If you need help finding the utilities, just say so.

If you already knew the proper method to do a clean install, then just ignore the installation directions.

Here is an IBM utility that at leasts allows you to format and partition. I do not know if it allows you to write all 00s to the drive. Something you can check out though.

Actually the Hitachi Drive Fitness Program has the low level format utility included in it and should support IBM Drives since Hitachi now makes IBM Drives.

Note: If you can get to the c prompt, your hard drive is recognized.


----------



## denregan54 (Apr 16, 2003)

Shadow2531,
Thanks very much for all the info. I will get the utility you suggested and work on the problem.
Your advice is much appreciated. I'll keep the thread updated.


----------



## denregan54 (Apr 16, 2003)

The drive is an IBM Deskstar 75GXP 30Gb.
I downloaded the Drive Fitness Test utility
(available from : http://www.hgst.com/hdd/technolo/dft/dft.htm ) 
I ran through the tests and all were satisfactory . I ran the 'Erase Boot Sector ' without a problem, however the final program -
( 'Erase Disk' ) brought up a Tech Result Code # 75000DF8
and Failure Code 0x75 which reads as 'Defective Hard Disk Drive Component 'and 'Component Failure'.
I am surprised that this came up - and wonder if I had damaged the disk when I originally wiped it; it seems a bit of a coincidence that it should suddenly fail before a reinstall of the OS when it had apparently been OK up until then.
Having run the tests I rebooted and checked the BIOS again but still no detection of the disk. I had set all defaults to 'Safe' and HDD detection on all drives to AUTO.
I have a WD 80 Gb disk that I am going to use in a new build ( my first ! ) shortly and am inclined to substitute this for the suspect IBM drive and see what happens.
Any comments/ advice much appreciated.


----------



## Shadow2531 (Apr 30, 2001)

try the erase disk (low level format utility) a few more times.

Question. Did the erase disk program do its job and at the end of the erasing, it brought up the error code or did the error pop up as soon as you tried to use the erase disk program?

If it did it at the end, just run through the tests on the drive again and see if they still come out ok.

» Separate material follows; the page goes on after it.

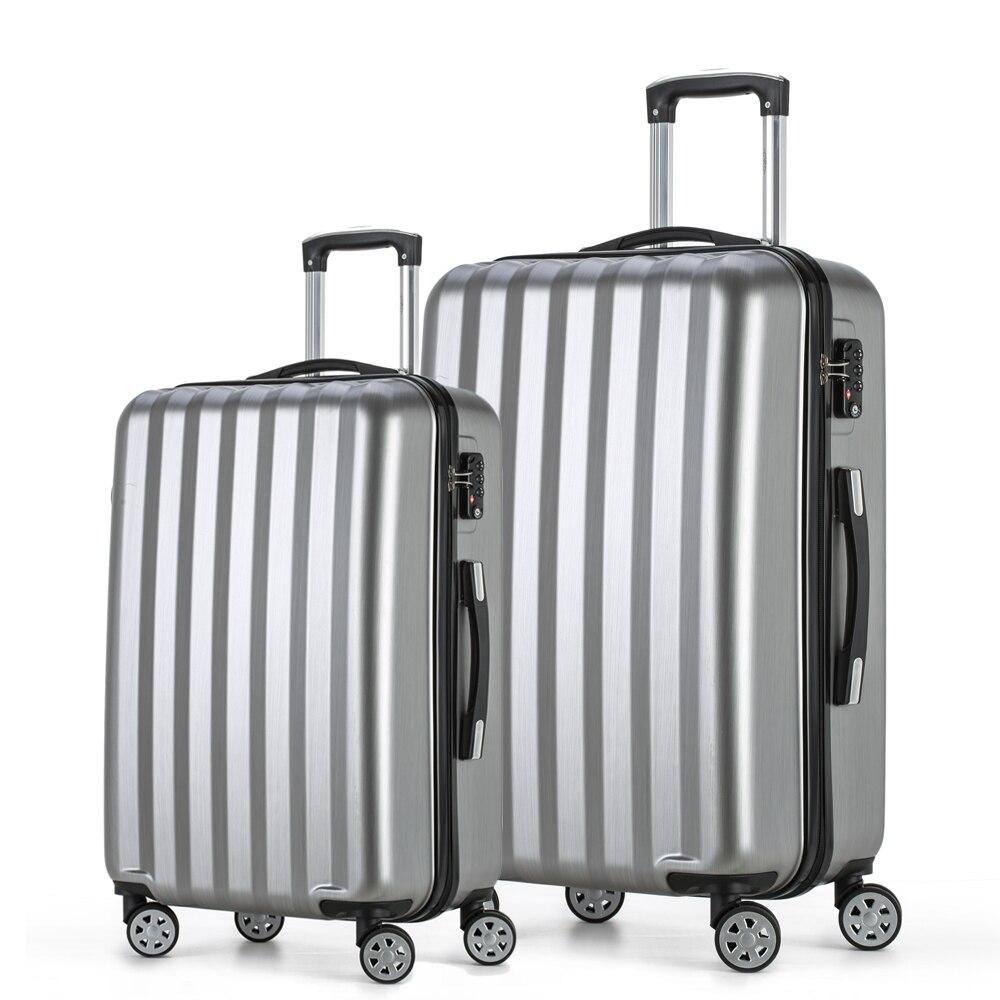 Чемоданы жесткие сумки и рюкзаки медведково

If it wouldn't even erase the disk, you can just skip the test, use fdisk to create a partitoin and format with system files.

Then use scandisk to do an advanced test on the c drive. If it comes out ok, then I would just go ahead and install win98.


----------



## Shadow2531 (Apr 30, 2001)

There is a Utility that dell technicians use on any hard drive.

It basically, deletes the boot sector, deletes all partitions, then creates a primary fat32 partition using the entire size of the drive, and formats it with system files in like 25 seconds.

You can get it here as soon as it's done uploading.

The zip file contains all the files necessary, which you put on a floppy and boot your computer with it. The directions are easy to follow.

You can give it a shot.

I wouldn't say the hard drive is messed up yet.


----------



## Shadow2531 (Apr 30, 2001)

I should add that IBM Drives are known for crapping out on people. Most steer clear of them.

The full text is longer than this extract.